● Assignment
Each entry needs to be retyped exactly, with nothing added or dropped.

Data excerpts:
>>
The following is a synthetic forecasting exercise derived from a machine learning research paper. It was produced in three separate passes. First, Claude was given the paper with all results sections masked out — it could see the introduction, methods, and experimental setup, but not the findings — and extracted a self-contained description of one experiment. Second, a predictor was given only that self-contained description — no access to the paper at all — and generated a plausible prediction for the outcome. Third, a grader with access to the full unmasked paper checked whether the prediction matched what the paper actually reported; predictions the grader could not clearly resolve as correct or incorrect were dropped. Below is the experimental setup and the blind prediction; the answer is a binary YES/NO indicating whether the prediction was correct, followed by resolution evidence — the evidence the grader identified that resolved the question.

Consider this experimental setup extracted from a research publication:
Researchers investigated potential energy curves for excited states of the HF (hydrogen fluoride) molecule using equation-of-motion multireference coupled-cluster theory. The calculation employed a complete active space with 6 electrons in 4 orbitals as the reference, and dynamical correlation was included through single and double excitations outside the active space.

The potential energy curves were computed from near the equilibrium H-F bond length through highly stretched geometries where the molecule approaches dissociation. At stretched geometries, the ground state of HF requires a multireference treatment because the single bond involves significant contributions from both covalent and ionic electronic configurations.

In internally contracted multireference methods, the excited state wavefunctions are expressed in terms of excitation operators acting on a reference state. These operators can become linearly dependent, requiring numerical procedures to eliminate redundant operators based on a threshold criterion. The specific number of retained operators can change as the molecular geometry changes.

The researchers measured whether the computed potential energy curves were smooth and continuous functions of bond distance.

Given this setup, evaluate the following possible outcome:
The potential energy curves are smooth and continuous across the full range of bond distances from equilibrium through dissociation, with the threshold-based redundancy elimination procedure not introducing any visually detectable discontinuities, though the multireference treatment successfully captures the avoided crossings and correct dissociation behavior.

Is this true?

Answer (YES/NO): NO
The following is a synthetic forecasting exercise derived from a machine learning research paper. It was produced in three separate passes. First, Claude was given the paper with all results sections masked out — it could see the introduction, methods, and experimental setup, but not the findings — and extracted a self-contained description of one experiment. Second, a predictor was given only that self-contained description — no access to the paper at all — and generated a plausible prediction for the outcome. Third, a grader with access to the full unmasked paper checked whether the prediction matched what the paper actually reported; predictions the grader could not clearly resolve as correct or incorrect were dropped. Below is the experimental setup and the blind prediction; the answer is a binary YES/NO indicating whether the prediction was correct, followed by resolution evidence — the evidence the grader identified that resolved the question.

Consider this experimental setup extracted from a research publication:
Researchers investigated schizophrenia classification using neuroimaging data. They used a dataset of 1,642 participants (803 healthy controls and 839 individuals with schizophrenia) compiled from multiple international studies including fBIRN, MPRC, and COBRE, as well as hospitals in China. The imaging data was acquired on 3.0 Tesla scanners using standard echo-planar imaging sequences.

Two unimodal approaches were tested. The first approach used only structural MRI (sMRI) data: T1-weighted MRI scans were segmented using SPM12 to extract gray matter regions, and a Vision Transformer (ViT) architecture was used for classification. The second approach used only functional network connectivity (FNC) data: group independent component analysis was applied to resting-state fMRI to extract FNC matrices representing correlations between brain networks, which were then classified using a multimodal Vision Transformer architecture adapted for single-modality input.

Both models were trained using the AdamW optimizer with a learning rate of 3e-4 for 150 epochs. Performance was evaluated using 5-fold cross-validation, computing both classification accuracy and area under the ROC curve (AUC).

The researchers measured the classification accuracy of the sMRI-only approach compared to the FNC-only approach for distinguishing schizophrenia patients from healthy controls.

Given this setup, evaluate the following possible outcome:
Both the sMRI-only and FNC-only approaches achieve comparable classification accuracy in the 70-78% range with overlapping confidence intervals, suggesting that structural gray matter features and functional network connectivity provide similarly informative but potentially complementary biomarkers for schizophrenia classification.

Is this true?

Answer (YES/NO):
<<
● Expected answer
The following is a synthetic forecasting exercise derived from a machine learning research paper. It was produced in three separate passes. First, Claude was given the paper with all results sections masked out — it could see the introduction, methods, and experimental setup, but not the findings — and extracted a self-contained description of one experiment. Second, a predictor was given only that self-contained description — no access to the paper at all — and generated a plausible prediction for the outcome. Third, a grader with access to the full unmasked paper checked whether the prediction matched what the paper actually reported; predictions the grader could not clearly resolve as correct or incorrect were dropped. Below is the experimental setup and the blind prediction; the answer is a binary YES/NO indicating whether the prediction was correct, followed by resolution evidence — the evidence the grader identified that resolved the question.

Consider this experimental setup extracted from a research publication:
Researchers investigated potential energy curves for excited states of the HF (hydrogen fluoride) molecule using equation-of-motion multireference coupled-cluster theory. The calculation employed a complete active space with 6 electrons in 4 orbitals as the reference, and dynamical correlation was included through single and double excitations outside the active space.

The potential energy curves were computed from near the equilibrium H-F bond length through highly stretched geometries where the molecule approaches dissociation. At stretched geometries, the ground state of HF requires a multireference treatment because the single bond involves significant contributions from both covalent and ionic electronic configurations.

In internally contracted multireference methods, the excited state wavefunctions are expressed in terms of excitation operators acting on a reference state. These operators can become linearly dependent, requiring numerical procedures to eliminate redundant operators based on a threshold criterion. The specific number of retained operators can change as the molecular geometry changes.

The researchers measured whether the computed potential energy curves were smooth and continuous functions of bond distance.

Given this setup, evaluate the following possible outcome:
The potential energy curves are smooth and continuous across the full range of bond distances from equilibrium through dissociation, with the threshold-based redundancy elimination procedure not introducing any visually detectable discontinuities, though the multireference treatment successfully captures the avoided crossings and correct dissociation behavior.

Is this true?

Answer (YES/NO): NO
The following is a synthetic forecasting exercise derived from a machine learning research paper. It was produced in three separate passes. First, Claude was given the paper with all results sections masked out — it could see the introduction, methods, and experimental setup, but not the findings — and extracted a self-contained description of one experiment. Second, a predictor was given only that self-contained description — no access to the paper at all — and generated a plausible prediction for the outcome. Third, a grader with access to the full unmasked paper checked whether the prediction matched what the paper actually reported; predictions the grader could not clearly resolve as correct or incorrect were dropped. Below is the experimental setup and the blind prediction; the answer is a binary YES/NO indicating whether the prediction was correct, followed by resolution evidence — the evidence the grader identified that resolved the question.

Consider this experimental setup extracted from a research publication:
Researchers investigated schizophrenia classification using neuroimaging data. They used a dataset of 1,642 participants (803 healthy controls and 839 individuals with schizophrenia) compiled from multiple international studies including fBIRN, MPRC, and COBRE, as well as hospitals in China. The imaging data was acquired on 3.0 Tesla scanners using standard echo-planar imaging sequences.

Two unimodal approaches were tested. The first approach used only structural MRI (sMRI) data: T1-weighted MRI scans were segmented using SPM12 to extract gray matter regions, and a Vision Transformer (ViT) architecture was used for classification. The second approach used only functional network connectivity (FNC) data: group independent component analysis was applied to resting-state fMRI to extract FNC matrices representing correlations between brain networks, which were then classified using a multimodal Vision Transformer architecture adapted for single-modality input.

Both models were trained using the AdamW optimizer with a learning rate of 3e-4 for 150 epochs. Performance was evaluated using 5-fold cross-validation, computing both classification accuracy and area under the ROC curve (AUC).

The researchers measured the classification accuracy of the sMRI-only approach compared to the FNC-only approach for distinguishing schizophrenia patients from healthy controls.

Given this setup, evaluate the following possible outcome:
Both the sMRI-only and FNC-only approaches achieve comparable classification accuracy in the 70-78% range with overlapping confidence intervals, suggesting that structural gray matter features and functional network connectivity provide similarly informative but potentially complementary biomarkers for schizophrenia classification.

Is this true?

Answer (YES/NO):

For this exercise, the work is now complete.